LA-based pianist Erika Tazawa and NY-based actress Mari Yamamoto will be presenting their collaborative work, “An Untitled Tale” as part of a night of musical performances by Ms. Tazawa. The duo will premier in New York with a follow-up show in Los Angeles.
Zouch NYC recently had the opportunity to speak to Ms. Yamamoto about her upcoming world-premiere.
What is “An Untitled Tale” about?
It is a retelling of the tragic life of a girl named Oshichi, who actually lived in Tokyo in the 17th century. We’re thinking of this piece as the first in a series of stories –since Erika and I are both from Japan, it will most likely be themes or stories that stem from our culture, untold tales that we feel need to be passed on.
Why did you make it?
We’ve been close friends for 10 years and never had the opportunity to work together. Erika was interested in venturing into collaborations with artists in other fields and it just seemed natural to make something together finally. With her piano and my acting we decided it was best to do a interactive storytelling piece.
How did you go about writing and composing it?

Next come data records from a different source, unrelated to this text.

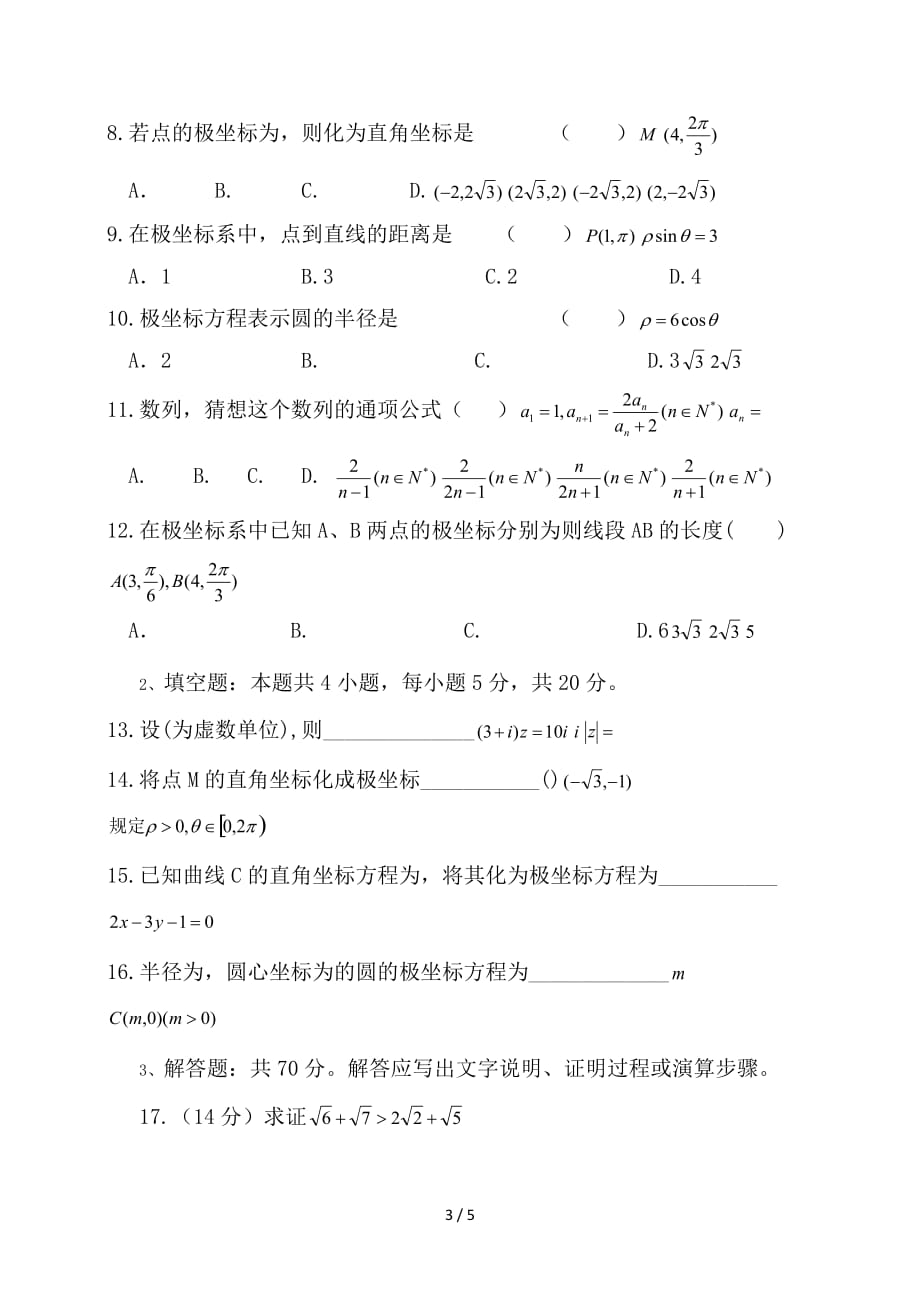 最新高二数学下4月月考试题文无答案_第3页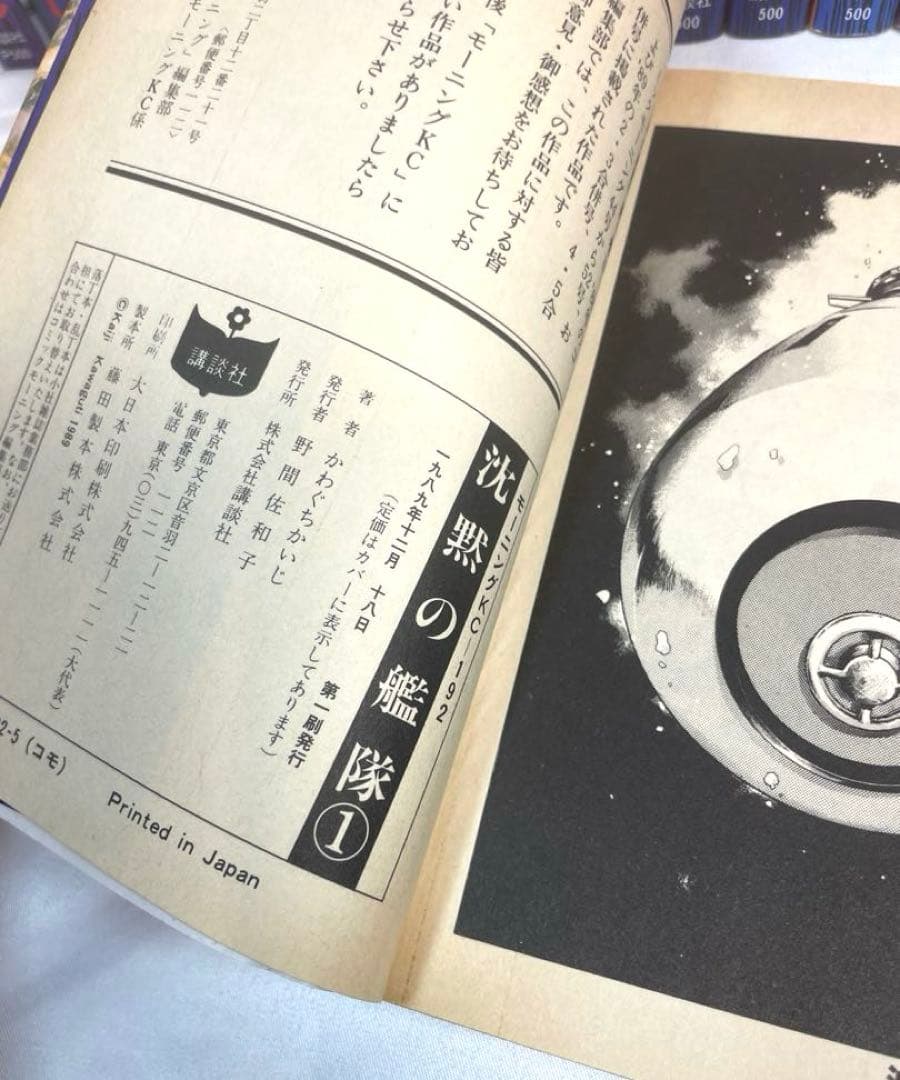 【全32巻・全巻初版】沈黙の艦隊 セット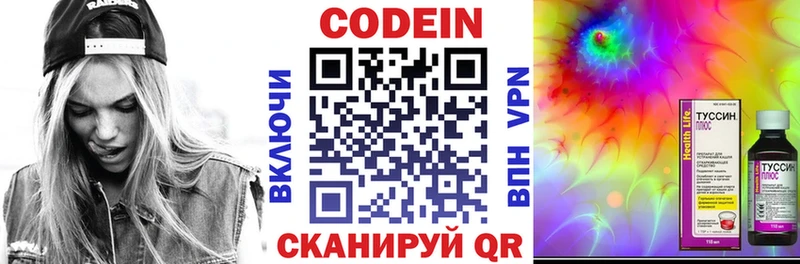 купить   Тавда  Codein напиток Lean (лин) 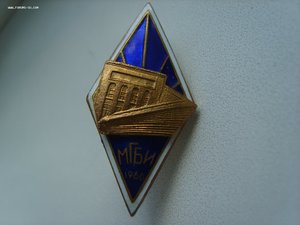 Ромб МГБИ 1960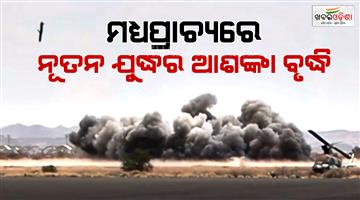 Khabar Odisha:Saudi-arabia-strikes-Yemen-hodeidah-targeted-Houthi-military-facilities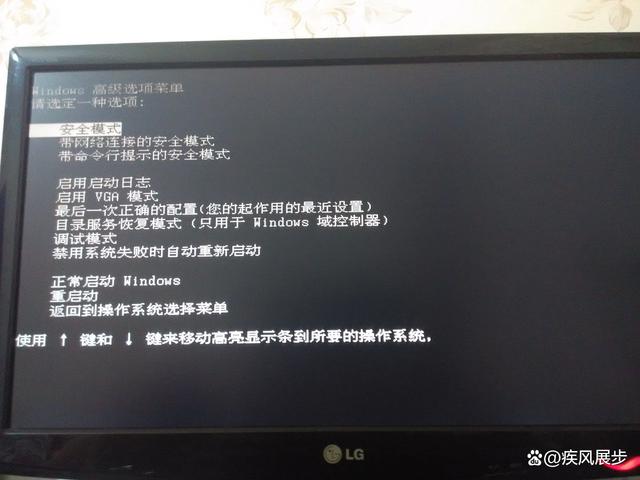 怎么退出电脑上的安全模式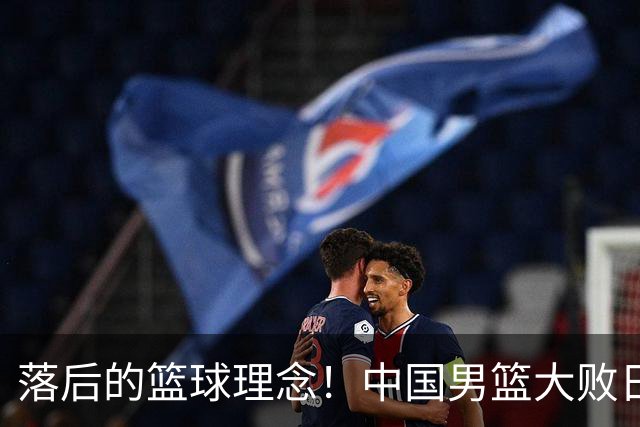 落后的篮球理念！中国男篮大败日本，输球原因揭开，特殊日子添堵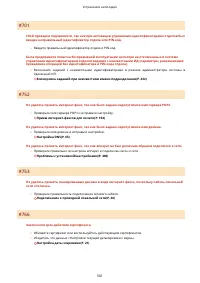 Страница 507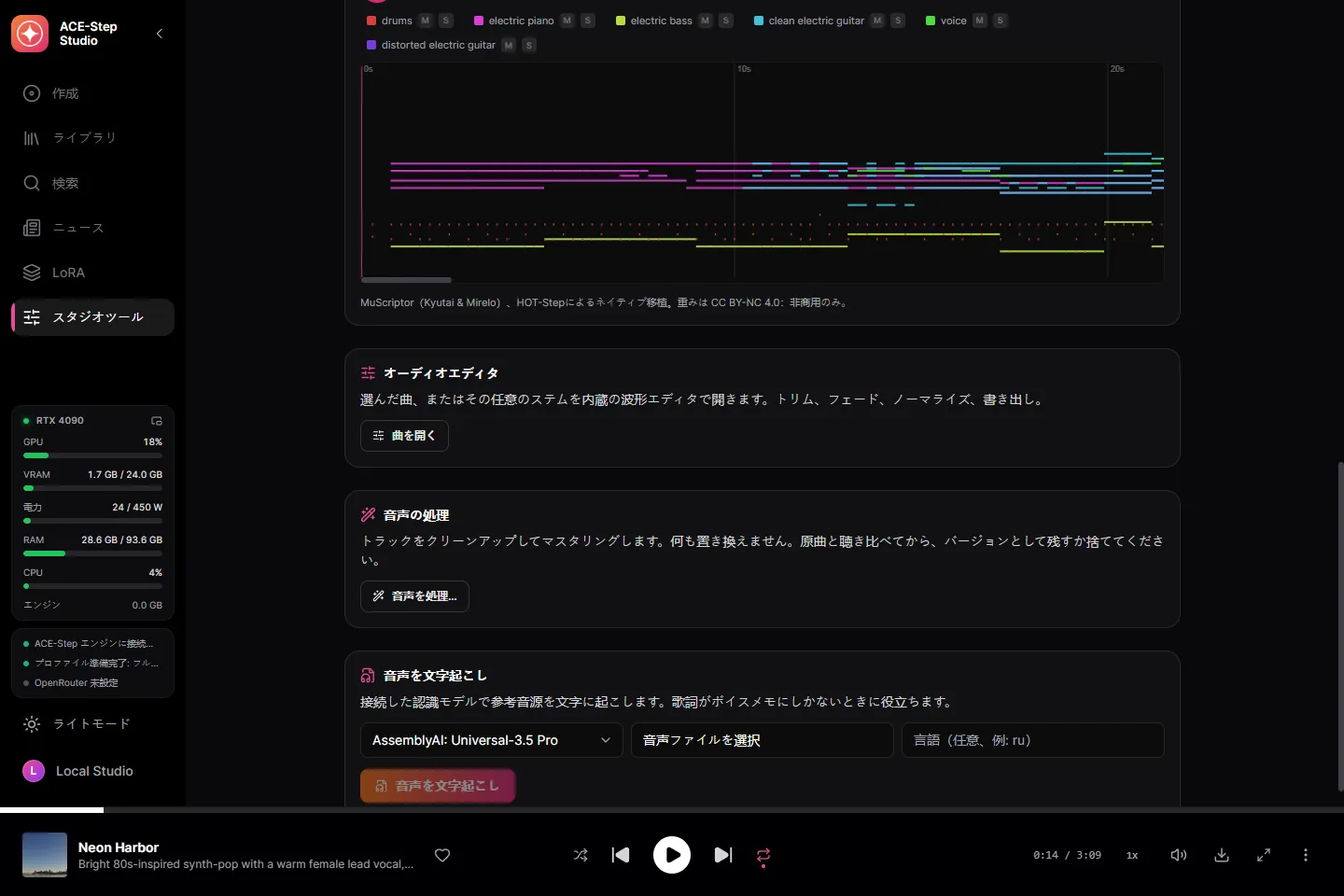 任意の曲を MIDI に:楽器ごとのピアノロールを原曲と一緒に再生。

Our priority was to choose something that had strong visual images that Erika could interpret into sound. Since Oshichi is such an intriguing character and the story has lots of vivid imagery, we decided it would be perfect for our collaborative project. I wrote the story from Oshichi’s perspective and we passed the draft back and forth while Erika composed the framework of the music. Once we had a concrete version we rehearsed on FaceTime (since she is based in LA and I’m in NY), and Erika would improvise to my reading.’
As an actress, how does music change the experience of performing?
I was blown away at our first rehearsal not only because Erika’s playing is absolutely gorgeous but, since we are telling the same story simultaneously and working off of each other’s energy, every moment becomes twice as meaningful and alive. I felt as though we were the same person experiencing this story as one instrument and the music propelled me deeper and deeper into the world of Oshichi.
How does it feel to write your own material?
Its terrifyingly exciting and liberating. I’ve always wanted to write my own pieces and even though this is an adaptation, I feel there is so much of me in Oshichi and it truly will be a one and only version of her in this world and that feeling gives me the freedom to let her be whoever I want her to be, not who I think she should be, which is always a question when you are working on someone else’s creation.
You have been playing the violin for most of your life, and came into acting many years later. How are musicians and actors different?
I think since musicians use instruments whereas for actors our bodies are our instruments; musicians possess some kind of objectivity and accuracy that is hard for actors to maintain sometimes. Also for musicians I think the road to perfection requires the tremendous discipline of just tackling the instrument for hours everyday. The process is a little different for actors in a sense that you can’t predetermine how you are going to say each word, you have to be present and organic and find the truth in yourself each moment and getting there requires another kind of discipline. That’s how I see it but I think these things overlap and I can’t make a generalization!
How did it feel when you first got into acting?
It was scary to not have an instrument between me and the audience in the beginning but the immediacy of expression in acting was exhilarating. And once I started acting I had a better connection and understanding of myself so it helped me play the violin more freely and take risks, it’s also helped with improvising on the violin which I do a for a lot of shows because acting forces you to be in the moment and follow your intuitions.
Thanks so much for talking to Zouch NYC! Is there anything else you’d like us to know?
Our next performance date is our LA debut on November 13th at Mimoda Studio (5772 West Pico Blvd @ Ogden) at 8:00pm, entrance thru Paper or Plastik Cafe, $10.